千紘はあいも変わらず単純で、底抜けに良いやつだし。裏庭は俺がいてもいなくても静けさに包まれている。
授業はいつも通り進行するし、木更は通常運転で龍樹の付き人に接している。
例え、ひとりの男子高校生がいなくなったとて、世界は正常に動き続けるのである。
「お〜い、なにボーッとしてんだよ」
バシッと背中に衝撃を喰らって、俺は素っ頓狂な声をあげながら背筋を伸ばした。
「っんだよ、驚かせんな」
「ぼーぜんとしてるから悪いんだよ。なんだ?昨日の熱にまだ浮かされてんのか?」
「…ちげぇよ」
弄るように笑う千紘に、俺はぶっきらぼうに返事をした。
そう、五見怜という存在は、まだ生きていた。
散々消える消える言ったじゃねぇか、って?あの光は何だったのかって?
いやまぁ、それらも別に嘘ではない。
嘘ではないんだが……あまりにも効果対象が小さすぎたのだ。
何度も言うが、俺はテレパシーを制御できないように、この超能力全般を自在に操ることなんかできない。
そしてそれは、記憶を消すという能力においても例外ではなく。
あの時俺の使った能力は、コントロールが上手くできなかったためか、効果が極めて矮小化され。
『たった1日だけ存在がなくなる』という結果に留まった。具体的に言えば、その日中に起きた俺に関することの記録が消えた。
だから、その日以降も存在が消えているというわけではなく、次の日、つまり今日には元通りになっているというわけだ。
不自然に空白が生まれることはあるが、それは世界の法則か何かなのだろうか。

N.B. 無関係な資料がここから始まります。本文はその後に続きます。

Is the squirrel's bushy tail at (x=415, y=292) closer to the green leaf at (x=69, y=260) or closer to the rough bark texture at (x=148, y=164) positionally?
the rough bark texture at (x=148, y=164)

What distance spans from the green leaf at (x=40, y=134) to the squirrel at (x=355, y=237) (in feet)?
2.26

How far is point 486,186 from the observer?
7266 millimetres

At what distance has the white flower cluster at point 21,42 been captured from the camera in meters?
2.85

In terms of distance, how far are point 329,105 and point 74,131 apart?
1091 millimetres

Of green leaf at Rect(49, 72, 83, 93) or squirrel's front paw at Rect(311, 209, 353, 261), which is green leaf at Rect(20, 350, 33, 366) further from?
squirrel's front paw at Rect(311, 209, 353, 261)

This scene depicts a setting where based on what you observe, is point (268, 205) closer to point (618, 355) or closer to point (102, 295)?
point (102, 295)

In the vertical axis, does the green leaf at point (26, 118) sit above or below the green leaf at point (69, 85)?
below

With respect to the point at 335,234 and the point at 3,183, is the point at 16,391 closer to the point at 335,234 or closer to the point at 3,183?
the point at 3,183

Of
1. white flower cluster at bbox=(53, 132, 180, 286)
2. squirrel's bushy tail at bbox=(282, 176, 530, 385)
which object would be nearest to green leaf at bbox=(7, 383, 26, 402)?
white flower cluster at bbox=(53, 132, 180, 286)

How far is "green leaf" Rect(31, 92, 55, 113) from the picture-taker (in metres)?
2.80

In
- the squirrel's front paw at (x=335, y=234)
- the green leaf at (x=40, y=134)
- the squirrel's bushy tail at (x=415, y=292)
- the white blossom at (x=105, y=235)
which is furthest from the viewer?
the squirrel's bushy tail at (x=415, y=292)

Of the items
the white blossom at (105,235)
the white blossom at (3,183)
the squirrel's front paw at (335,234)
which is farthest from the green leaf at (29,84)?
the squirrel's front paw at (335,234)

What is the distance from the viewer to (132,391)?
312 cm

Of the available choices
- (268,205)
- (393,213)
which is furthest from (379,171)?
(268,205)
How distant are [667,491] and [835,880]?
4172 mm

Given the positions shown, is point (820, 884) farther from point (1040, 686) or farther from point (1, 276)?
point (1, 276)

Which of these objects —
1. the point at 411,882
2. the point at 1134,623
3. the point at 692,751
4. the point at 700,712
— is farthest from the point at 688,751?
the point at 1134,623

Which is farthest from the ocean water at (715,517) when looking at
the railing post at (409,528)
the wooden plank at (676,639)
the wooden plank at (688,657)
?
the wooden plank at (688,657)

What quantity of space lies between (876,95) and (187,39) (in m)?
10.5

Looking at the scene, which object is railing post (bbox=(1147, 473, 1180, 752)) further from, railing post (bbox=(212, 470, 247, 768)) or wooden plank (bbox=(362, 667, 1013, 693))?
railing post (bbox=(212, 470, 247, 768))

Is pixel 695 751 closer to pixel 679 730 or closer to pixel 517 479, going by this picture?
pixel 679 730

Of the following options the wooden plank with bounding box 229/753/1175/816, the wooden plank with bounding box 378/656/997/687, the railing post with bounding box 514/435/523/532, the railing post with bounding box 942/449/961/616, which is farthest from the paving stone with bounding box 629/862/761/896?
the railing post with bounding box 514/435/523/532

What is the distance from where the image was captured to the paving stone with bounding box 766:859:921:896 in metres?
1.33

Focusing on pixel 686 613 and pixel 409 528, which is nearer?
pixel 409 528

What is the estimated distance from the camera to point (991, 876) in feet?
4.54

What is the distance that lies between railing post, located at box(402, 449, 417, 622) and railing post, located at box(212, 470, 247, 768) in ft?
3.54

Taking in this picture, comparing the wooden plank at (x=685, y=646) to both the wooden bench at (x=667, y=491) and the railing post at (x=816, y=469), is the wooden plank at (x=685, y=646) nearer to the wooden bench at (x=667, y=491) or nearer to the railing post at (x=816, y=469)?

整合性を保つために、俺はどうやら『熱で学校を休んでいた』ということにされて記録されている。
まぁ小難しい話はこれくらいにして、つまり言えば結局記憶は消えていないというわけだ。
だから、龍樹も相変わらず隣で、ピンクい妄想をしている。
『はあぁ、すっごくムズムズする……』
荒い息を吐くような思考を繰り広げる彼女。
これがあの時、可憐に涙を見せていた少女と同一人物だとはとても思えない。
「ねぇ、莉央ちゃん────」
そこに、木更がやぁやぁという風に近づいていった。
大家さんの調べによれば、『やはり学校にスパイがいた』というのは認められなかったらしい。つまり、組織の人間が潜り込んでいるというようなことは起きていないというわけである。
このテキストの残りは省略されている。